Spatial reasoning dataset excerpts
::::
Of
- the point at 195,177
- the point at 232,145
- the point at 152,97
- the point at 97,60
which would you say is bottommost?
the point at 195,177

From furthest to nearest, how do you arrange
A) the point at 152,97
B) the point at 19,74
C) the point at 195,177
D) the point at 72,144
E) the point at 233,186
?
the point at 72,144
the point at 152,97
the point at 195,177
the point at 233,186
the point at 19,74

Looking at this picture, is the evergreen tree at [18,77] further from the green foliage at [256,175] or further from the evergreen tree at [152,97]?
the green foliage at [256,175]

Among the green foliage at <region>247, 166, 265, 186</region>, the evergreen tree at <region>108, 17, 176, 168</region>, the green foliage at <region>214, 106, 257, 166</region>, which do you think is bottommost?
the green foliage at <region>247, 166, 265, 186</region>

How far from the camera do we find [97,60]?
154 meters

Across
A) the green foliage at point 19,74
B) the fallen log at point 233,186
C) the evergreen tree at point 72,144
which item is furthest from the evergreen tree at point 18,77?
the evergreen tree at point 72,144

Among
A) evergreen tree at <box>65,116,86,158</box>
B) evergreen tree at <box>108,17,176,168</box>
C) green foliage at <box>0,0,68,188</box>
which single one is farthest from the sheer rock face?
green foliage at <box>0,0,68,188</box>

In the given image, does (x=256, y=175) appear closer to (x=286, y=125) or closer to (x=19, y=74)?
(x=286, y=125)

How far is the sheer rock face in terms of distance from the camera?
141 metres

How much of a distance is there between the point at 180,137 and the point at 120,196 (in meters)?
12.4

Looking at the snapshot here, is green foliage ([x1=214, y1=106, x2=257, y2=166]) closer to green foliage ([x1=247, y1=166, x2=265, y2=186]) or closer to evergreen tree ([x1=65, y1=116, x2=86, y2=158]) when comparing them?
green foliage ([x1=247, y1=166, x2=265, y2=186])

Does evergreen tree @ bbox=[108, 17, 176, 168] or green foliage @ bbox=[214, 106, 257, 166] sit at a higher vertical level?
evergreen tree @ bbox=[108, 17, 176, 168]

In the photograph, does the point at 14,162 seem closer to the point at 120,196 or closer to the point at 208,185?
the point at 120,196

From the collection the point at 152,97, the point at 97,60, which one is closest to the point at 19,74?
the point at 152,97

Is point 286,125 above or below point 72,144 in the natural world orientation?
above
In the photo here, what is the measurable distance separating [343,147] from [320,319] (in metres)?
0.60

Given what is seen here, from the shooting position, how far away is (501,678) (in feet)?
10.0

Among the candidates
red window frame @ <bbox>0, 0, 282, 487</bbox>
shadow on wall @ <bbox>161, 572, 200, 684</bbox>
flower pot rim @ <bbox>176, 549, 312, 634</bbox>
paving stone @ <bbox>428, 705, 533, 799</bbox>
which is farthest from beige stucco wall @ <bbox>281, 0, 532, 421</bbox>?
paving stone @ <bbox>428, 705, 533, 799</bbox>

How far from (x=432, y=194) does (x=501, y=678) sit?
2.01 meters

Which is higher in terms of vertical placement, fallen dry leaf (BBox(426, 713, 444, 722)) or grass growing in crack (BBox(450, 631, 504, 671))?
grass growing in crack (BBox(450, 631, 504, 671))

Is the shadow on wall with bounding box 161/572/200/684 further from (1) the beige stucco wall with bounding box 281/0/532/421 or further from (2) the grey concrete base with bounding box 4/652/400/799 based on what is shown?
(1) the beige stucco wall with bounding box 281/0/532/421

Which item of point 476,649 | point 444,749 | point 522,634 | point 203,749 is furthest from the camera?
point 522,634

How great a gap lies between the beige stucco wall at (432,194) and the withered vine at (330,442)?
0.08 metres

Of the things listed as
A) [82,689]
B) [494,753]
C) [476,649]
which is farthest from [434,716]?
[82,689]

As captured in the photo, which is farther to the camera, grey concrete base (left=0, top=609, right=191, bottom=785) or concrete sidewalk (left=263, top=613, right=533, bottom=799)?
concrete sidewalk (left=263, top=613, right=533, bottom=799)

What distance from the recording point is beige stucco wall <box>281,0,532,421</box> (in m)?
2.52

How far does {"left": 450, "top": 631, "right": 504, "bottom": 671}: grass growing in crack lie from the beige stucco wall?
::::
_Work required_
Please give every line of the entries above as a JSON list of strings, one string per line, with blank lines left out.

_Completed exercise_
[
  "Of",
  "- the point at 195,177",
  "- the point at 232,145",
  "- the point at 152,97",
  "- the point at 97,60",
  "which would you say is bottommost?",
  "the point at 195,177",
  "From furthest to nearest, how do you arrange",
  "A) the point at 152,97",
  "B) the point at 19,74",
  "C) the point at 195,177",
  "D) the point at 72,144",
  "E) the point at 233,186",
  "?",
  "the point at 72,144",
  "the point at 152,97",
  "the point at 195,177",
  "the point at 233,186",
  "the point at 19,74",
  "Looking at this picture, is the evergreen tree at [18,77] further from the green foliage at [256,175] or further from the evergreen tree at [152,97]?",
  "the green foliage at [256,175]",
  "Among the green foliage at <region>247, 166, 265, 186</region>, the evergreen tree at <region>108, 17, 176, 168</region>, the green foliage at <region>214, 106, 257, 166</region>, which do you think is bottommost?",
  "the green foliage at <region>247, 166, 265, 186</region>",
  "How far from the camera do we find [97,60]?",
  "154 meters",
  "Across",
  "A) the green foliage at point 19,74",
  "B) the fallen log at point 233,186",
  "C) the evergreen tree at point 72,144",
  "which item is furthest from the evergreen tree at point 18,77?",
  "the evergreen tree at point 72,144",
  "Among",
  "A) evergreen tree at <box>65,116,86,158</box>",
  "B) evergreen tree at <box>108,17,176,168</box>",
  "C) green foliage at <box>0,0,68,188</box>",
  "which single one is farthest from the sheer rock face?",
  "green foliage at <box>0,0,68,188</box>",
  "In the given image, does (x=256, y=175) appear closer to (x=286, y=125) or closer to (x=19, y=74)?",
  "(x=286, y=125)",
  "How far is the sheer rock face in terms of distance from the camera?",
  "141 metres",
  "How much of a distance is there between the point at 180,137 and the point at 120,196 (in meters)?",
  "12.4",
  "Looking at the snapshot here, is green foliage ([x1=214, y1=106, x2=257, y2=166]) closer to green foliage ([x1=247, y1=166, x2=265, y2=186]) or closer to evergreen tree ([x1=65, y1=116, x2=86, y2=158]) when comparing them?",
  "green foliage ([x1=247, y1=166, x2=265, y2=186])",
  "Does evergreen tree @ bbox=[108, 17, 176, 168] or green foliage @ bbox=[214, 106, 257, 166] sit at a higher vertical level?",
  "evergreen tree @ bbox=[108, 17, 176, 168]",
  "In the photograph, does the point at 14,162 seem closer to the point at 120,196 or closer to the point at 208,185?",
  "the point at 120,196",
  "From the collection the point at 152,97, the point at 97,60, which one is closest to the point at 19,74?",
  "the point at 152,97",
  "Is point 286,125 above or below point 72,144 in the natural world orientation?",
  "above",
  "In the photo here, what is the measurable distance separating [343,147] from [320,319] (in metres)?",
  "0.60",
  "Given what is seen here, from the shooting position, how far away is (501,678) (in feet)?",
  "10.0",
  "Among the candidates",
  "red window frame @ <bbox>0, 0, 282, 487</bbox>",
  "shadow on wall @ <bbox>161, 572, 200, 684</bbox>",
  "flower pot rim @ <bbox>176, 549, 312, 634</bbox>",
  "paving stone @ <bbox>428, 705, 533, 799</bbox>",
  "which is farthest from beige stucco wall @ <bbox>281, 0, 532, 421</bbox>?",
  "paving stone @ <bbox>428, 705, 533, 799</bbox>",
  "How far from (x=432, y=194) does (x=501, y=678) sit?",
  "2.01 meters",
  "Which is higher in terms of vertical placement, fallen dry leaf (BBox(426, 713, 444, 722)) or grass growing in crack (BBox(450, 631, 504, 671))?",
  "grass growing in crack (BBox(450, 631, 504, 671))",
  "Is the shadow on wall with bounding box 161/572/200/684 further from (1) the beige stucco wall with bounding box 281/0/532/421 or further from (2) the grey concrete base with bounding box 4/652/400/799 based on what is shown?",
  "(1) the beige stucco wall with bounding box 281/0/532/421",
  "Which item of point 476,649 | point 444,749 | point 522,634 | point 203,749 is furthest from the camera?",
  "point 522,634",
  "How great a gap lies between the beige stucco wall at (432,194) and the withered vine at (330,442)?",
  "0.08 metres",
  "Of the things listed as",
  "A) [82,689]",
  "B) [494,753]",
  "C) [476,649]",
  "which is farthest from [434,716]?",
  "[82,689]",
  "As captured in the photo, which is farther to the camera, grey concrete base (left=0, top=609, right=191, bottom=785) or concrete sidewalk (left=263, top=613, right=533, bottom=799)?",
  "concrete sidewalk (left=263, top=613, right=533, bottom=799)",
  "What distance from the recording point is beige stucco wall <box>281,0,532,421</box> (in m)?",
  "2.52",
  "How far does {\"left\": 450, \"top\": 631, \"right\": 504, \"bottom\": 671}: grass growing in crack lie from the beige stucco wall?"
]